With the market continuing to grow but with the demand during the pandemic being unstable, landlords are being forced to find new ways of attracting tenants. As a result, interior decorators and fit-out firms are suddenly in huge demand. Although the developments in the institutional rental market so far vary widely in their architecture, location and finishing, we have already arrived at a kind of standard apartment.

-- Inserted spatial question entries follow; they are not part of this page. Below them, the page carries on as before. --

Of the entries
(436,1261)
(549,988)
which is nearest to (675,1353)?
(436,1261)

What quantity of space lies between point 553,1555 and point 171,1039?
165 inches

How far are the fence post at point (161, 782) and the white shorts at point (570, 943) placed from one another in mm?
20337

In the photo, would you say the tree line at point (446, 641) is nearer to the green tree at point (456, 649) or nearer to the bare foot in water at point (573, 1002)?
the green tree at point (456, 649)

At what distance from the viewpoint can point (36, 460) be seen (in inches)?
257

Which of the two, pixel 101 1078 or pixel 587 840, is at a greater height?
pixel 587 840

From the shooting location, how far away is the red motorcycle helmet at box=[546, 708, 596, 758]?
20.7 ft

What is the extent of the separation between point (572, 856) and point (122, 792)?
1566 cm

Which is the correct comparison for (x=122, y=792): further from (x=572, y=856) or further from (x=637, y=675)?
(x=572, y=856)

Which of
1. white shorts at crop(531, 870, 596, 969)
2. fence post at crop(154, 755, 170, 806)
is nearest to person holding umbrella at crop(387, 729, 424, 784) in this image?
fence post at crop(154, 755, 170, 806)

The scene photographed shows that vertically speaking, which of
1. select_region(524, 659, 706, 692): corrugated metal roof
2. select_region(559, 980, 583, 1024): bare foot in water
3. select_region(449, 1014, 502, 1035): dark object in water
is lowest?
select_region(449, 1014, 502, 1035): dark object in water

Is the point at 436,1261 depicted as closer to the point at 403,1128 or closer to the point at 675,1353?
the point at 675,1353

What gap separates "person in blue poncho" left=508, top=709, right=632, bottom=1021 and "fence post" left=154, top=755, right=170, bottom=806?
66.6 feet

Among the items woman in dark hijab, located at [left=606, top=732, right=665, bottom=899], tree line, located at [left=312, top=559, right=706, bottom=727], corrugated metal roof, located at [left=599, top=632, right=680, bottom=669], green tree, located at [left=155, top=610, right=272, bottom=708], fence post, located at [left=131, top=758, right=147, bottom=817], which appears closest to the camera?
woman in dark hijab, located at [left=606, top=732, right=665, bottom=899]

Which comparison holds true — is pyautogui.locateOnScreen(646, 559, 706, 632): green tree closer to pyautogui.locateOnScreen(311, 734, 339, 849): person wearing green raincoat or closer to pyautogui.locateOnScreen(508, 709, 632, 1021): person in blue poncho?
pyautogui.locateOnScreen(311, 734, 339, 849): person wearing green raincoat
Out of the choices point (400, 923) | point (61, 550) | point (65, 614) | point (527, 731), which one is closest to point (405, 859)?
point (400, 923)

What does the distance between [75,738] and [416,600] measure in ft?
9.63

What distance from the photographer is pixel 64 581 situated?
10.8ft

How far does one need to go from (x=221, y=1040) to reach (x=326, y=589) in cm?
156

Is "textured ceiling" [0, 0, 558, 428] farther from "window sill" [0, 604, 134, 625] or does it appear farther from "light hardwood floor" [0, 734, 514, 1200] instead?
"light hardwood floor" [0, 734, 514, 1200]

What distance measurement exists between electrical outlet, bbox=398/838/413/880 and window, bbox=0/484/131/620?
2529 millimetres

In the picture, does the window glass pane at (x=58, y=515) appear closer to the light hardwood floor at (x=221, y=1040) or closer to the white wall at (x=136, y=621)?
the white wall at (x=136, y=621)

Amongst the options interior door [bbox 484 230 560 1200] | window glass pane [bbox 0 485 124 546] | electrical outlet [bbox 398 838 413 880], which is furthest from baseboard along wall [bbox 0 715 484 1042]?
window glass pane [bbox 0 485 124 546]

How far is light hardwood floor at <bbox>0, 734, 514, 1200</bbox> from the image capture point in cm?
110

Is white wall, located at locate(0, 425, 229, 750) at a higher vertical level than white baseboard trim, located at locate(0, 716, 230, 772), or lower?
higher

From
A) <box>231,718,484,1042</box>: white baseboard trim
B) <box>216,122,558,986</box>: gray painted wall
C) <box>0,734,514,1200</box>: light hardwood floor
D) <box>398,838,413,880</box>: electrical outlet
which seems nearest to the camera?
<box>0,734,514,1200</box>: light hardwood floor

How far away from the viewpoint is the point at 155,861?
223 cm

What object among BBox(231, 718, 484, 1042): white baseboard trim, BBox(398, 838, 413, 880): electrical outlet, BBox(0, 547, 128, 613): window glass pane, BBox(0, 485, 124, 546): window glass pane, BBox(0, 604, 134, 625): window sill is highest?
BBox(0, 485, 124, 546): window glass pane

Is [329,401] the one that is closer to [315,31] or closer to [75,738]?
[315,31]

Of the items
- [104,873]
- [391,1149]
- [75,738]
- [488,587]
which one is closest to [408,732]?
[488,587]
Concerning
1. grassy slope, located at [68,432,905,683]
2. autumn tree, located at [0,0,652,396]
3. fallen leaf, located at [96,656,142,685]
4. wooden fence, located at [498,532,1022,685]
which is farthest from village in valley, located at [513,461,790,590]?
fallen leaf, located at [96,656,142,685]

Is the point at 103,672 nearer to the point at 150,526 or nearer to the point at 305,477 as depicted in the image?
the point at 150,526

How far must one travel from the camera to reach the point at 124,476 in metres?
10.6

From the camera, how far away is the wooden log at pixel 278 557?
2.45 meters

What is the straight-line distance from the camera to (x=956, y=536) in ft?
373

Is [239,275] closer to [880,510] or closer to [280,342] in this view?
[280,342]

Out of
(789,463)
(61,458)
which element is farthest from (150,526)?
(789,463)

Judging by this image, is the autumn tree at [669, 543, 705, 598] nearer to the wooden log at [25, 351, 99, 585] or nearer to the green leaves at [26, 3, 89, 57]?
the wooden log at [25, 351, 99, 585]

A rental apartment is now functional and simple with a modern design that appeals to the widest range of clients. “For some projects we design two styles of apartment: one is more modern and simple and the other more ‘classical’. This gives the tenant more of a choice in terms of their individual preferences and allows the investor to reach out to a larger range of potential tenants,” insists Hanna Ruszkowska-Świąder, a senior architect at Tétris. Rajmund Węgrzynek, the managing director of the same company for Poland and the CEE region, adds: “Investors are always looking to reduce their costs and are very careful when it comes to budgeting for fit-outs. But the point should be made that it’s really not worth scrimping on the quality of materials. The more durable the solutions used before the building is handed over, the longer the investor will have before having to think about the costs of renovations.” It’s also important from an investor’s point of view for the dimensions to be ideal, to have the right furnishings, and for there to be ways of reducing the running costs. All of these factors have an impact on how quickly and easily an apartment can be rented out as well as on the stability of the agreements signed. “Tenants want their apartments not only to be comfortable and practical, but also to have interiors that are easy to modify to give them that personal character that suits their own tastes,” explains Rajmund Węgrzynek. In his opinion it’s best to start work on the fit-out design as soon as possible for rental apartments, even as early as the shell stage of the development.

The cherry on the cake

But it’s not only crucial to have good spatial design and high quality materials. Investors are beginning to turn to home staging, which is defined by the Oxford Dictionary as: “The activity or practice of styling and furnishing a property for sale in such a way as to enhance its attractiveness to potential buyers.” This is an approach that is already-known in the West, but is only just taking its first steps here in Poland and is now taking on greater importance due to how the pandemic has transformed the home rental market. As Agata Palec, the owner of Agata Palec Home Staging & Design, explains: “The closure of universities and colleges and everyone being sent to work from home en masse has resulted in many tenants walking away from their leases, and as a result the market has been swamped with apartments at attractive prices. A growing number of apartment owners, including institutional investors, have therefore decided to employ a design studio or professional home stager.” She argues that even the most well-designed apartments need to be prepared for a photo session that normally takes place before they are put on the market. “With such a flood of flats being put on offer, home staging is the cherry on the cake that might entice a potential tenant to say yes to a particular apartment. With the current over-supply it’s important to showcase every square metre, even the most humdrum corner, in the most flattering way possible. A good example of this is the balcony, which when properly decked out can be turned into the greatest selling point of a property,” she adds. In her opinion, such an approach also works for institutional investors. The most important factor to consider is the target group. Apartments have to be prepared in different ways for young students or working singles with no children than for those with families. Bearing this in mind, a home stager will not only pay attention to how the interiors look and the tenant’s comfort, but will also try to keep costs down by applying practical solutions, as well as leaving space available for an individual’s possessions and for them to express their personal style,” emphasises Agata Palec.